A Day For Me, and Some Other Minor Kvetching

I took a serious day for myself today. I did very little during most of the day- I spent a chunk of time napping without having to worry too much about where I needed to be right afterwards, and just hanging around. I should have done homework, but I just seriously needed some time just to be. It worked out well- I went to minyan, had a surprise breakfast visit, spent the day relaxing, and then went to a talk about Judaism in the Czech Republic and then to dancing this evening, where I think I spent nearly as much time talking with Steve as dancing.

I'm finding it both interesting and rather frustrating that I can't go to dancing and just dance and hang out anymore. Someone always has to pull the "oh, she's a rabbinical student" card, and I get questions. And I'm happy to have those conversations, but I wish I could have them without the professional hat on. I know, this is going to be my life. And some of it is that this is still a new dance community for me, and will be for a while. Once people get to know me, a bunch of the questions get answered, and don't have to be asked again. Also, then I'm a person, and not just a role, so they can just chat comfortably, hopefully. We'll see how this theory works out. But what used to be a social outlet is now only partially that. But when I have to have this very artificial conversation about how person x whom I've never met was such a great hebrew school principal, just because she was also a rabbinical student and wore a kippah, well- it's frustrating. So was the conversation last night from someone who saw me the one time I was at KOE and wanted to know why I hadn't gone back since, after he had already spoken disparagingly of the same d'var torah that folks had praised at lunch on Shabbos, and then needed me to explain that halakha isn't a monolithic thing- that there is often more than one acceptable halakhic opinion on any issue depending on origin, time period, circumstances, approach, etc, and all that visible within Orthodoxy alone... I know, that's exactly the sort of education I want to put out there. But to be almost chastized for not showing up somewhere to daven by someone who has no idea why I would or wouldn't chose to go there regularly felt unpleasant.

[identity profile] taylweaver.livejournal.com 2007-02-20 02:46 pm (UTC)(link)
You know, KOE is a friendly place. You should come back some time... just kidding! (Well, it is friendly - not kidding about that part. But you know what I mean) I hope that if I ever asked you that question (the why didn't you come back one) that I would accept whatever answer you gave as a rather sensible one and move on.
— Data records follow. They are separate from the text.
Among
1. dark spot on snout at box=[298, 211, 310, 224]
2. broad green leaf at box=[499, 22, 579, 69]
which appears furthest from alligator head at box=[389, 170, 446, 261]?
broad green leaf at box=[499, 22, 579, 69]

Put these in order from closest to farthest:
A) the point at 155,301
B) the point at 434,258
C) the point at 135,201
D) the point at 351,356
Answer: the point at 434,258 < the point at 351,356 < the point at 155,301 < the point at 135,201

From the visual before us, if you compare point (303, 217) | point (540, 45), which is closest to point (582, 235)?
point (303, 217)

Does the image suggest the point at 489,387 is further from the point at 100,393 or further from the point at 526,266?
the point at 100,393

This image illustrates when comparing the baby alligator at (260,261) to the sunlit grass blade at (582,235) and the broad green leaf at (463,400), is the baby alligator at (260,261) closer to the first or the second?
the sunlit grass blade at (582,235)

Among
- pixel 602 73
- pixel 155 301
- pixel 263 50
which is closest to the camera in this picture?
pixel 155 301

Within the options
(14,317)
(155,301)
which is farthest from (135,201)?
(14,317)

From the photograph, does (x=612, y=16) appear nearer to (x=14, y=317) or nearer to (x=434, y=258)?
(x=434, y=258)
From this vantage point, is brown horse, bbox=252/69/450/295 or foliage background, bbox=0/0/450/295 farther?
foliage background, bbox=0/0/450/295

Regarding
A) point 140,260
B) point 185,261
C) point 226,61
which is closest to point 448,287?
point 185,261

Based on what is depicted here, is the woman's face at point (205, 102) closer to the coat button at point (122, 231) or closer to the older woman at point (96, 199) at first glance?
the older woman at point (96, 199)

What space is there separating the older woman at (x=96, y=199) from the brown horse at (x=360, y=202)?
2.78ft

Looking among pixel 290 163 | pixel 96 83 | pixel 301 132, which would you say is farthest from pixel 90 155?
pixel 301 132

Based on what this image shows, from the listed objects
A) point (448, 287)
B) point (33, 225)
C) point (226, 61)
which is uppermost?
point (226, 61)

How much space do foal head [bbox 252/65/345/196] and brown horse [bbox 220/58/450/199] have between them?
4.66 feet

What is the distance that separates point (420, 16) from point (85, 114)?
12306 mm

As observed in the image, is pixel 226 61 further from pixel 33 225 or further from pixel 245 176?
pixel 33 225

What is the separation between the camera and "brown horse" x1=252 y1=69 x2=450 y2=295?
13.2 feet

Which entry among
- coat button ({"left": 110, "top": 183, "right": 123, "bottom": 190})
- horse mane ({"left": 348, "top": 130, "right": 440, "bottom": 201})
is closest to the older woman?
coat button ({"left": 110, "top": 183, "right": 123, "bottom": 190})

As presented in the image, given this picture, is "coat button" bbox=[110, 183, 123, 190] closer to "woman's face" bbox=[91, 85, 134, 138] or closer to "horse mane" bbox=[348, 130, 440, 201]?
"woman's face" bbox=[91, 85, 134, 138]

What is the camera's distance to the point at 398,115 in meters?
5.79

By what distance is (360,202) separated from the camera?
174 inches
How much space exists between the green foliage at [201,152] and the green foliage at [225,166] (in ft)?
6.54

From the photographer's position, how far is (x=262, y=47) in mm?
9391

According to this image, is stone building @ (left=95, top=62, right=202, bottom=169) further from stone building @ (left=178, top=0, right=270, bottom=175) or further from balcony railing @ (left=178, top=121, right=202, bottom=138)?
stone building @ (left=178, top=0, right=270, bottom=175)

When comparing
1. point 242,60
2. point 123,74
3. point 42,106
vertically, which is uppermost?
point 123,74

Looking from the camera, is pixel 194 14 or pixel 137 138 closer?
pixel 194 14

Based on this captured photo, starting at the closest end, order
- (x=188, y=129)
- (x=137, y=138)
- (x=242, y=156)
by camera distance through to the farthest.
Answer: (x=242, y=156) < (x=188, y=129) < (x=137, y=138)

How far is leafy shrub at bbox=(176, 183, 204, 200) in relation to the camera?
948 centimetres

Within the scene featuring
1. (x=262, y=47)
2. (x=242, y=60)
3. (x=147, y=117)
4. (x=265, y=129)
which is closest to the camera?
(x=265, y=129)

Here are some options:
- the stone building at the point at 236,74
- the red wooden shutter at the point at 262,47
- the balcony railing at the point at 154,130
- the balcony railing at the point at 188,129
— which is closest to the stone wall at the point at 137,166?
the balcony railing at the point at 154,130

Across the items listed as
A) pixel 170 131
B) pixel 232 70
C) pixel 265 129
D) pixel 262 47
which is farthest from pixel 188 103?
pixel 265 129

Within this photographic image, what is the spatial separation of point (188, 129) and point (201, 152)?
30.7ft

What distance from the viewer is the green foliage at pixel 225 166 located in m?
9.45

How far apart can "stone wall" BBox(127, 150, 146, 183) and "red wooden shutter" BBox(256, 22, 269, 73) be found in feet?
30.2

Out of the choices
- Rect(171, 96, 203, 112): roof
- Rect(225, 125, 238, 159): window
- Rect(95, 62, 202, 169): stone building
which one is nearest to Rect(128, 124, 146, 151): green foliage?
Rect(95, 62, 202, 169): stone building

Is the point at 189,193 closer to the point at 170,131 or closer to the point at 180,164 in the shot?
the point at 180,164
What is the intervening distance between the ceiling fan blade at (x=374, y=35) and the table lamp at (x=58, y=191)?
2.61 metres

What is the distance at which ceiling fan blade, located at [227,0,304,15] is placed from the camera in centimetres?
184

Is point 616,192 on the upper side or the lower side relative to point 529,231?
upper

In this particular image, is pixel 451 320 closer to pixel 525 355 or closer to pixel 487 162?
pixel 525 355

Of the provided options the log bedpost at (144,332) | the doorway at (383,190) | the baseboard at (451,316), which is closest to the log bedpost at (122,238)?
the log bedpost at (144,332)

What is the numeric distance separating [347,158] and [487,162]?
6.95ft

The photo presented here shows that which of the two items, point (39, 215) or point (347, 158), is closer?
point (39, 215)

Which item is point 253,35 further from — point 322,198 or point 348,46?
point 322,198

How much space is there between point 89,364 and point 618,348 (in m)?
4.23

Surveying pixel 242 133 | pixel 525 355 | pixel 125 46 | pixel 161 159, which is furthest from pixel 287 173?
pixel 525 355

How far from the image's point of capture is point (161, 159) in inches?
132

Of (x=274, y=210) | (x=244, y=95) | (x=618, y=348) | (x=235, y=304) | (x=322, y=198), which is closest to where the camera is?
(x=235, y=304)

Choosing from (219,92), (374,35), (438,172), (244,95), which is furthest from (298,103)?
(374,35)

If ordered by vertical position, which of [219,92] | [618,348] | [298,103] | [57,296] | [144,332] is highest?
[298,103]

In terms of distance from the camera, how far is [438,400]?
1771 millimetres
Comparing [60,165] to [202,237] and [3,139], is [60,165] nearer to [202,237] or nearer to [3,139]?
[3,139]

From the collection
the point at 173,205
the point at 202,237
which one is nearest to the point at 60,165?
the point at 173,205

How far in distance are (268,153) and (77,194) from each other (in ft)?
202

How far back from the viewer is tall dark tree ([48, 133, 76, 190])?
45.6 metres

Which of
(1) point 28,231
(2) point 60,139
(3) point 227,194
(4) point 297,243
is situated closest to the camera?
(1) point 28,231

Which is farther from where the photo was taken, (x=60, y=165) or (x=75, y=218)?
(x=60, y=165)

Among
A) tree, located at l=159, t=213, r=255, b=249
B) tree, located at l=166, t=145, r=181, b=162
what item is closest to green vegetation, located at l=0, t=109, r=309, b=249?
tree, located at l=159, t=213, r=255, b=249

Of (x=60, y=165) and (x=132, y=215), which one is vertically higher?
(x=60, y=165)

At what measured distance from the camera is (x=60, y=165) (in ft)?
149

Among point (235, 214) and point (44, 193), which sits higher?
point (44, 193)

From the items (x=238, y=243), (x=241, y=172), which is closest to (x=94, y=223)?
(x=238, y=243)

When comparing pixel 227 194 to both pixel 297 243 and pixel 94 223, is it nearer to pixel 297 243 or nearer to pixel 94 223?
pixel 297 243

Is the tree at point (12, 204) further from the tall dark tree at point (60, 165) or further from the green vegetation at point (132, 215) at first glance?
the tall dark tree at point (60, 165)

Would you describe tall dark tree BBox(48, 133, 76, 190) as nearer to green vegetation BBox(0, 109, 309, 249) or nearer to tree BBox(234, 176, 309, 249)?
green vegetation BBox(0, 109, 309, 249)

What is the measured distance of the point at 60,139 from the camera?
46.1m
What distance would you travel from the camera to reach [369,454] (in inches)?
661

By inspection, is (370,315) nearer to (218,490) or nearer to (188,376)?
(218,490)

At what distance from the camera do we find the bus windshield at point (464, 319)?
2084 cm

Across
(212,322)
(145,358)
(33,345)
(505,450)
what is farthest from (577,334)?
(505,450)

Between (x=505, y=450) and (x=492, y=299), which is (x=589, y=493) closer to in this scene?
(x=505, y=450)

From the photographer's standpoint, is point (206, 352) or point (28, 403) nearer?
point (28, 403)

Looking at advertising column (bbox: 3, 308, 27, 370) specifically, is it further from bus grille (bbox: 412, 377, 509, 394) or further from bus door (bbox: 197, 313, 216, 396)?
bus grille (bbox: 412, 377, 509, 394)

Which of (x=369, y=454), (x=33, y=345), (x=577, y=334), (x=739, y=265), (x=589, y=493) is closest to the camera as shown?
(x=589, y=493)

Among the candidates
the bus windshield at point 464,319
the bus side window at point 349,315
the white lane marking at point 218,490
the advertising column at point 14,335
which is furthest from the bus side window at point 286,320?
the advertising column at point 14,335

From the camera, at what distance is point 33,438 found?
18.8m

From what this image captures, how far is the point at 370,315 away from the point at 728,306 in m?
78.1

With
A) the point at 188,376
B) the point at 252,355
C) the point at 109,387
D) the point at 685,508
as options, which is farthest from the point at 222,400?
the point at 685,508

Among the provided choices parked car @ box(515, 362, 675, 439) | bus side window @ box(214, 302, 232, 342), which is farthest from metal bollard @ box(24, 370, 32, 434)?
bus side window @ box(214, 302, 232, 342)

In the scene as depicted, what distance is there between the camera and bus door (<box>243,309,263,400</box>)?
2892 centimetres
It does kind of stink that you can't just go to dance and have fun. Maybe it is time to say, "look, can we have this conversation another time? I am here to relax."

[identity profile] hatam-soferet.livejournal.com 2007-02-21 03:28 am (UTC)(link)
You need a business card, which you hand to people politely and say you're off-duty but if they want to call you during office hours they can. Honestly. Like if you were a lawyer or a doctor. I usually get asked sofer questions on shabbat, and if they're annoying me I say I prefer not to talk business on Shabbat and change the subject - same principle.